GAO: Medicaid payment records incomplete

On the heels of a report earlier this month that as many as 1,800 physicians continued billing state Medicaid programs after they were banned from Medicare, a new report released by the Government Accountability Office (GAO) indicates that Medicaid payment records are inaccurate and incomplete.

The GAO reviewed payment data from three states--Illinois, New York, and California--and concluded that Centers for Medicare & Medicaid Services (CMS) oversight is "limited in part by insufficient information on payments and also by the lack of a policy and process for assessing payments to individual providers." In fact, California payment data to individual hospitals was so poor that the GAO could not conduct an accurate evaluation.

Data from Illinois and New York showed that a number of hospitals received Medicaid payments that exceeded the cost of service. In Illinois, six of the seven hospitals that had high daily payments also received payments that exceeded costs.
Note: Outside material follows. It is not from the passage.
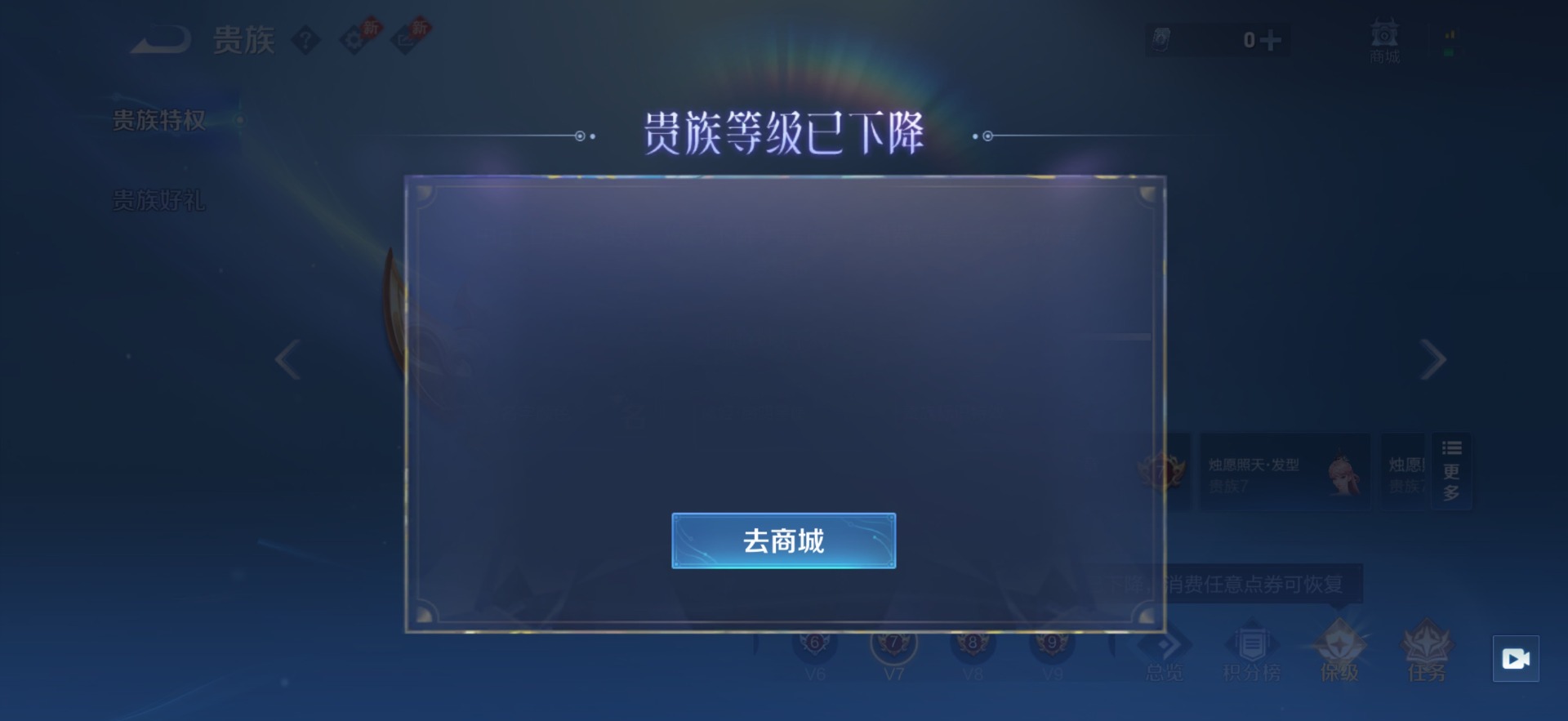 WZQM4498858王者荣耀账号详情图19 WZQM4498858王者荣耀账号详情图19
In New York, the GAO identified nine hospitals that received high daily Medicaid payments, four of which exceeded costs. However, two of those hospitals, which were owned by the local government, received nearly $400 million more than the cost of service.
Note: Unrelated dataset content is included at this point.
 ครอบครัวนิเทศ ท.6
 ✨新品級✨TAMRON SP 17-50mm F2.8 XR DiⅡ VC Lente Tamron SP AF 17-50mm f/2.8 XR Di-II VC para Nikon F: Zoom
The GAO recommended CMS "ensure states report provider-service payment data, establish a criteria for assessing payments to individual providers, develop a process to identify and review payments to individual providers, and expedite its review of the appropriateness of New York's hospital payments"--all of which the Department of Health and Human Services agreed with.

Last year, the GAO criticized Medicaid for varying payments for identical services in states throughout the country. Earlier this month, FierceHealthPayer: AntiFraud reported that unwieldy payment data continues to plague CMS, opening up avenues for fraud, waste and abuse.